I dare not label this section “plan”, because, let’s be real: We can plan our days, weeks, even our year and guess what? Life will cancel all those plans and reschedule for its own convenience. You may have planned your day perfectly and right when you’re ready to spend time with your family, you’re called to a work emergency. It happens! But be mindful of how often. Though we can’t control emergency situations, we can set our own standards. Make sure that your job, friends, and anyone else knows that when you’re with your family – it has to wait. Establish a “no phone zone” or a time-frame when all calls go to voicemail. It might be hard at first but remember when you’re with your family, there’s nothing else you’ll need (except to order a pizza. Pizza is always a necessity).
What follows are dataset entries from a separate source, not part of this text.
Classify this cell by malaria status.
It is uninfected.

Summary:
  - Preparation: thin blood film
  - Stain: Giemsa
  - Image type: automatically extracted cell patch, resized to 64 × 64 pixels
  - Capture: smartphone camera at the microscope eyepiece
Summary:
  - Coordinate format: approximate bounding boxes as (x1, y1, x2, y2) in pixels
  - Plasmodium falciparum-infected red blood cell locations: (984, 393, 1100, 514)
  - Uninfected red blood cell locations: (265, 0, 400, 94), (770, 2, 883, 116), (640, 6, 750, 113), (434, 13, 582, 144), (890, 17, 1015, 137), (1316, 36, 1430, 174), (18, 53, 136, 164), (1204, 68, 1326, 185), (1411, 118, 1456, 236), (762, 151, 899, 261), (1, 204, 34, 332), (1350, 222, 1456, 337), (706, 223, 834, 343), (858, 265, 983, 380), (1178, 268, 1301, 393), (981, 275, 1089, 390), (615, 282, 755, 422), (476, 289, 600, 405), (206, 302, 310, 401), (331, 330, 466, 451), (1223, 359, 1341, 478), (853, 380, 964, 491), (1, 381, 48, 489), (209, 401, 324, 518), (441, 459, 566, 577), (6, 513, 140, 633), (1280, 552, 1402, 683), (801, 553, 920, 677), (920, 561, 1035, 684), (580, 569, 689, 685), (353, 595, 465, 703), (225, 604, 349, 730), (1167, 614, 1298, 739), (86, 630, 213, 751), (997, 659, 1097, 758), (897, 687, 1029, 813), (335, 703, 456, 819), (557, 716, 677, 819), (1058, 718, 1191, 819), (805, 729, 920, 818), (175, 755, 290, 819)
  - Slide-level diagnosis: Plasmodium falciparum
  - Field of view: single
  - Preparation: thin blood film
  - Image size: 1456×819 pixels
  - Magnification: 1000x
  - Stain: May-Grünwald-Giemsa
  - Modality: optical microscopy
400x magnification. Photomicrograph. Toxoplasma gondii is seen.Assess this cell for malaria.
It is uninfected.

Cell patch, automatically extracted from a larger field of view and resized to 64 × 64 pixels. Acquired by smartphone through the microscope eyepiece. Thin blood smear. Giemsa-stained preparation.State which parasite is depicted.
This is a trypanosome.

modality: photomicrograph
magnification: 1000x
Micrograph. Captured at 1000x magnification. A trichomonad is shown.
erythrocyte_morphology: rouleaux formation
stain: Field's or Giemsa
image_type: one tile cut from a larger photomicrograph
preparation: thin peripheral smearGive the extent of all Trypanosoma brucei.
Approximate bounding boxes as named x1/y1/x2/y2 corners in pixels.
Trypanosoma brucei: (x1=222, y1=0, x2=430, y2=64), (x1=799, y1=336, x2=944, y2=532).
Designate a family day! If you’re married, get with your spouse and set a day of the week as family day. If you’re single, look at your weekly schedule and decide what day is best for you to bond with your babies. Then, let everyone know. Well, not everyone, but those people outside the home who pull on you the most. If you can’t designate an entire day, then set aside a certain time of the day. We make it a point to have dinner together every night. Mornings are unpredictable, but by evening, no matter where we’re at or what we’ve done all day, we sit down and have dinner as a family. We don’t just eat. We have a conversation! Right now, Cheyenne is tiny so she doesn’t know what’s going on, but, by the time she’s old enough, it’ll be a standard family tradition!
No one loves and cares for your family as much as you do. If you don’t put them first, no one else will! It’s not easy, but it’s totally possible and it’s necessary! Always remember what family is about and the legacy you want to leave behind. Switch up your family activities and get creative!
Here are just a few ideas for family time:
Have a picnic
Visit a museum or the zoo
Have a dance party (my personal fav!)
Do a puzzle
These are just a few ways to enjoy time together. Don’t stress out trying to plan it all yourself, take suggestions! Ask your family what they are interested in doing and put that into the rotation so everyone feels involved. Don’t forget to capture these special moments but, don’t get stuck there, put the camera down and enjoy your crew! You only get one family and time goes by so fast!
Look each other in the eye. Listen with your heart. Hug. Laugh and enjoy each other, because… tomorrow is not promised.
This is the day the Lord has made. We will rejoice and be glad in it.